Арвиэль медленно закрыл глаза, потом открыл и спокойно взял чашу. Пекло и горчило уже не только во рту, а во всём теле, даже губы, казалось, вот-вот вспыхнут: погрузившись в иллюзии, он совсем позабыл не только зачем пришёл, но и о том, что принёс в себе.
— Зачем ты натравила на нас свою стаю?
— Вы же пришли за крагги, вот я и дала вам то, что сами хотели… А что-то не так? — шельма невинно захлопала ресницами.
— Я пришёл за белкой, — с нажимом проговорил Арвиэль.
— Да подарю я тебе белку — хоть всех!
— Ты обещала, что орка не тронут, но его ранил один из твоих оленей.
— Не могу же я уследить за двадцатью хищниками одновременно. Многие из них тоже пострадали. Пей!
— Ты не сдержала слово, — аватар гнул своё, пытаясь тянуть время. Проклятье, когда же на ожившую нечисть-то подействует?! Пока она в силе, бежать рано — уйти даст, но стаю вслед пустить может. Сам Арвиэль ещё держался на ногах только благодаря исцеляющему дару.
— Тот олень просто защищался, а мог бы легко загрызть твоего орка. Но я приказала… — Наринэ судорожно схватилась за горло, по щекам пошли красные пятна. — Ч-что со мной?..
— Так колюта действует на всех, кого причисляют к живым… — Собирая ягоды, как чувствовал — пригодятся, и скоро.
Арвиэль позволил фее опуститься на землю, цепляясь за его одежду, даже немного помог, придержав за локоть, чтоб не упала.
— Ты меня отравил…
— Не тебя, а себя.
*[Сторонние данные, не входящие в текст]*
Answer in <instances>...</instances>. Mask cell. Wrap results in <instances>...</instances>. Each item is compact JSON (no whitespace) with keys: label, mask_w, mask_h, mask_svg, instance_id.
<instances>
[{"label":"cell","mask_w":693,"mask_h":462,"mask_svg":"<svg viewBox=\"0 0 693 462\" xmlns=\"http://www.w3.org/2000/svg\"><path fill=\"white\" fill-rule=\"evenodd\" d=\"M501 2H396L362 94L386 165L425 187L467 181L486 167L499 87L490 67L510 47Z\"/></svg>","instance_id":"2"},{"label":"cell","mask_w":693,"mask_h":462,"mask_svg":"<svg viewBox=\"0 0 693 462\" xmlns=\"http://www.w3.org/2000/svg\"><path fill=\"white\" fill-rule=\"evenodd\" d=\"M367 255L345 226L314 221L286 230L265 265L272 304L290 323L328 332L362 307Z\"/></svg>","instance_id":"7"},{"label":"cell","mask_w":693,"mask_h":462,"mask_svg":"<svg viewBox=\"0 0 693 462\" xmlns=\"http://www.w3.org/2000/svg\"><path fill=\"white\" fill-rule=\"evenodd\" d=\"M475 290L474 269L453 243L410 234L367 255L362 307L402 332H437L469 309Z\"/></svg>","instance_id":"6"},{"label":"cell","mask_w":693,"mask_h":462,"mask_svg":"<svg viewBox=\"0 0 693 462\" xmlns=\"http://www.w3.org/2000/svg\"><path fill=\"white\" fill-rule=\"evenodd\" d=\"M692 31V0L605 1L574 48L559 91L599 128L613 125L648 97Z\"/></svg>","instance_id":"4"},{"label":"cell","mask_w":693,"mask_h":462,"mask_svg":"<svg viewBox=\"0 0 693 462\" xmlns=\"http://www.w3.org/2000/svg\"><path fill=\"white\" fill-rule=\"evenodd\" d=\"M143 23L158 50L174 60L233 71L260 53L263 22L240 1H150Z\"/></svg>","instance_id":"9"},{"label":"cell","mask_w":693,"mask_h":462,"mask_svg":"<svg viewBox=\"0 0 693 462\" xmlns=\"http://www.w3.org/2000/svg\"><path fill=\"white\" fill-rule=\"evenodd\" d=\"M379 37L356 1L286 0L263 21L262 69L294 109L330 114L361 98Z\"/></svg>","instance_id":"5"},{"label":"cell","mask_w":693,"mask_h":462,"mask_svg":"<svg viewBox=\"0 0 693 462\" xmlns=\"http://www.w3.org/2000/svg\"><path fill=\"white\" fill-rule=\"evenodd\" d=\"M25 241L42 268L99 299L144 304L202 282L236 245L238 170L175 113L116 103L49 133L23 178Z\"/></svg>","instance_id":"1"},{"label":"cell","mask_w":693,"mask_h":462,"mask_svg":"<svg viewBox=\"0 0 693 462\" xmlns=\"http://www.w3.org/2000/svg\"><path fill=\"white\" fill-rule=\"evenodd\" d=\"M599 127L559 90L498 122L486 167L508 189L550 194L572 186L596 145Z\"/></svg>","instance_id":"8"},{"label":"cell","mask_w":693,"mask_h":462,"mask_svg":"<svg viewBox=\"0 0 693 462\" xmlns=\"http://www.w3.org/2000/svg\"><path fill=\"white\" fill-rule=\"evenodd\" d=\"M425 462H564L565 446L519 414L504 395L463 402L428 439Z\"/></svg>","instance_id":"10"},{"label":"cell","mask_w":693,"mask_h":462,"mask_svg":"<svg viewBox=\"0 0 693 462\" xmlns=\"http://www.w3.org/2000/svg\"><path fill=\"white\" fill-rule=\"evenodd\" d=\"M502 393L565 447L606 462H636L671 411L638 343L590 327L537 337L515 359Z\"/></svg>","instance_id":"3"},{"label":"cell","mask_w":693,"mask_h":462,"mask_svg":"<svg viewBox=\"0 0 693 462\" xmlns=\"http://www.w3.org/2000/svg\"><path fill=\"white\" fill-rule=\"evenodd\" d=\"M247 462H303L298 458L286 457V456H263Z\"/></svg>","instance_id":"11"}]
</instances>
Тебе просто дал свою кровь — то, что сама хотела…
— Но почему?!
— Потому что… — Второй спазм заставил выпустить чашу и согнуться пополам, а затем и упасть на четвереньки. Немного отдышавшись, Арвиэль закончил: — Потому что я выбрал так.
На нечисть, ослабевшую за сотни лет, отрава подействовала быстрее, чем на молодого аватара с искрой в крови, и взялась крепче. Однако в организме Арвиэля яд держался дольше, а сейчас для проводника троицы неопытных охотников время шло на минуты.
Он осторожно пополз назад, глядя прямо в изумлённые глаза шельмы, одураченной простым смертным. Однако Арвиэль совсем не чувствовал себя героем. Остроухая девушка молчала, и от этого молчания победа горчила ядовитой колютой.
По мере того как из феи уходила жизненная сила, слабели и чары: грибы потускнели, головки сморщились, опадая на иссыхающих ножках. Арвиэль хлестнул Веньку по щеке и, не дожидаясь, пока тот прочухается, принялся тормошить Сеньяна.